Les citoyens auront à se faire agriculteurs. Non à la façon du paysan qui s’esquinte à la charrue pour recueillir à peine sa nourriture annuelle, mais en suivant les principes de l’agriculture intensive, maraîchère, appliqués en de vastes proportions au moyen des meilleures machines que l’homme a inventées, qu’il peut inventer. On cultivera, mais non comme la bête de somme du Cantal, — le bijoutier du Temple s’y refuserait d’ailleurs, — on réorganisera la culture, non pas dans dix ans, mais sur-le-champ, au milieu des luttes révolutionnaires, sous peine de succomber devant l’ennemi.

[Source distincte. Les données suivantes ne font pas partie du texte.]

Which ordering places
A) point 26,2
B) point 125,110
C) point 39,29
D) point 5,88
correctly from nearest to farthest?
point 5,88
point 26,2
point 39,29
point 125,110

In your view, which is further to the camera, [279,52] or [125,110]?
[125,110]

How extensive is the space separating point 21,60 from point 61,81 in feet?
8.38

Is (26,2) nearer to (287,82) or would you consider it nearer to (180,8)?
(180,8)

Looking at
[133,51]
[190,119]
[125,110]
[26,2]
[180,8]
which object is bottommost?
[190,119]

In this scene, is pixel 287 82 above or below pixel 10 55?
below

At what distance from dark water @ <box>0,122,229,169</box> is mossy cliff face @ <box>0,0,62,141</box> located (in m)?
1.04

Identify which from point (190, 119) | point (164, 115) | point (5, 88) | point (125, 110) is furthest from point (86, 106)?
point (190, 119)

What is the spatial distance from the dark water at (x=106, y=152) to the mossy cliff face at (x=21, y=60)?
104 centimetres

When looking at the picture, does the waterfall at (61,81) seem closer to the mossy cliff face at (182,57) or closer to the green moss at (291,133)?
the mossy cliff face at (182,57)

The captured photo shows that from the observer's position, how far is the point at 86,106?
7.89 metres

Il faudra le faire comme des êtres intelligents, en s’aidant du savoir, en s’organisant en bandes joyeuses pour un travail agréable comme celles qui remuaient, il y a cent ans, le Champ de Mars, pour la fête de la Fédération : — travail plein de jouissances quand il ne se prolonge pas outre mesure, quand il est scientifiquement organisé, quand l’homme améliore et invente ses outils, et qu’il a conscience d’être un membre utile de la communauté.


On cultivera. Mais on aura aussi à produire mille choses que nous avons coutume de demander à l’étranger. Et, n’oublions pas que, pour les habitants du territoire révolté, l’étranger sera tout ce qui ne l’aura pas suivi dans sa révolution. En 1793, en 1871, pour Paris révolté, l’étranger était déjà la province, aux portes même de la capitale. L’accapareur de Troyes affamait les sans-culottes de Paris, aussi bien, plus encore, que les hordes allemandes, amenées sur le sol français par les conspirateurs de Versailles. Il faudra savoir se passer de cet étranger. Et on s’en passera. La France inventa le sucre de betterave lorsque le sucre de canne vint à manquer, à la suite du blocus continental. Paris trouva le salpêtre dans ses caves lorsque le salpêtre n’arrivait pas d’ailleurs. Serions-nous inférieurs à nos grands-pères qui balbutiaient à peine les premiers mots de la science ?

C’est qu’une révolution est plus que la démolition d’un régime. C’est le réveil de l’intelligence humaine, l’esprit inventif décuplé, centuplé ; c’est l’aurore d’une science nouvelle, — la science des Laplace, des Lamarck, des Lavoisier ! — C’est une révolution dans les esprits, plus encore que dans les institutions.

Et on nous parle de rentrer à l’atelier, comme s’il s’agissait de rentrer chez soi après une promenade dans la forêt de Fontainebleau !


Le seul fait d’avoir touché à la propriété bourgeoise implique déjà la nécessité de réorganiser de fond en comble toute la vie économique, à l’atelier, au chantier, à l’usine.

Et la Révolution le fera. Que Paris en Révolution sociale se trouve seulement pendant un an ou deux isolé du monde entier par les suppôts de l’ordre bourgeois ! Et ces millions d’intelligences, que la grande usine n’a heureusement pas encore abruties, — cette ville des petits métiers qui stimulent l’esprit inventif, — montreront au monde ce que peut le cerveau de l’homme sans rien demander à l’univers que la force motrice du soleil qui l’éclaire, du vent qui balaie nos impuretés, et des forces à l’œuvre dans le sol que nous foulons de nos pieds.

On verra ce que l’entassement sur un point du globe de cette immense variété de métiers se complétant mutuellement, et l’esprit vivifiant d’une révolution peuvent faire pour nourrir, vêtir, loger et combler de tout le luxe possible deux millions d’êtres intelligents.

Point n’est besoin de faire pour cela du roman. Ce que l’on connaît déjà ; ce qui a été déjà essayé, et reconnu comme pratique, suffirait pour l’accomplir, à condition d’être fécondé, vivifié du souffle audacieux de la Révolution, de l’essor spontané des masses.